10500 Background: In 2004 we launched an open-label randomized trial with adjuvant IM for 2 yrs in localized, surgically resected, high/intermediate-risk GIST. Methods: Pts were randomized between 2 yrs of IM, 400 mg daily, and no further therapy after surgery. The primary end-point was OS, while RFS, RFI and toxicity were secondary end-points. Main eligibility criteria were: age >18 yrs, PS 0-2, localized CD117-positive GIST, intermediate or high risk according to the 2002 Consensus classification, R0 or R1 surgical margins, no previous medical therapy. Pts were stratified by risk, tumor site and margins. An accrual of 400 pts was planned, then escalated to 900. Given the prognostic improvement of advanced GIST pts, in 2009 the study IDMC authorized to change the primary end-point into IFS, whose failure was defined as the time when a different tyrosine kinase inhibitor (TKI) is started. We report on a planned interim analysis carried out after 115 events according to the new primary end-point, with a significance level of 1.5%. Hazard ratios (HR) and p-values were adjusted for stratification factors. Results: 908 pts were randomized between 2005 and 2008, 454 to IM and 454 to observation arm; 835 pts were eligible. 17% of pts treated with IM stopped early due to toxicity or refusal. With a median follow-up of 4.7 yrs, 5-yr IFS was 87% in the IM-arm vs 84% in the control arm (HR=0.80, 98.5% CI [0.51; 1.26], p=0.23); RFS was 84% vs 66% at 3 yrs, and 69% vs 63% at 5 yrs (p<0.001); 5-yr OS was 100% vs 99%. Among 528 pts with high-risk GIST by local pathology, 5-yr IFS was 79% vs 73% (p=0.11), and 77% vs 73% (p=0.44) amongst 336 high-risk GIST pts by centrally reviewed pathology. Conclusions: This study confirms that adjuvant IM has an overt impact on short-term freedom from relapse.
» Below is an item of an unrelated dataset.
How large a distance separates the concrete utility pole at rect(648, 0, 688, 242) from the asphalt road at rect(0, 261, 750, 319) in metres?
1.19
In the high-risk subgroup, a non-statistically significant trend in favor of the adjuvant arm was observed in terms of IFS. This new end-point for the adjuvant setting, i.e. survival free from any failure of the first employed TKI, was designed to incorporate secondary resistance, i.e. the currently main factor adversely affecting prognosis of advanced GIST pts. Clinical trial information: NCT00103168.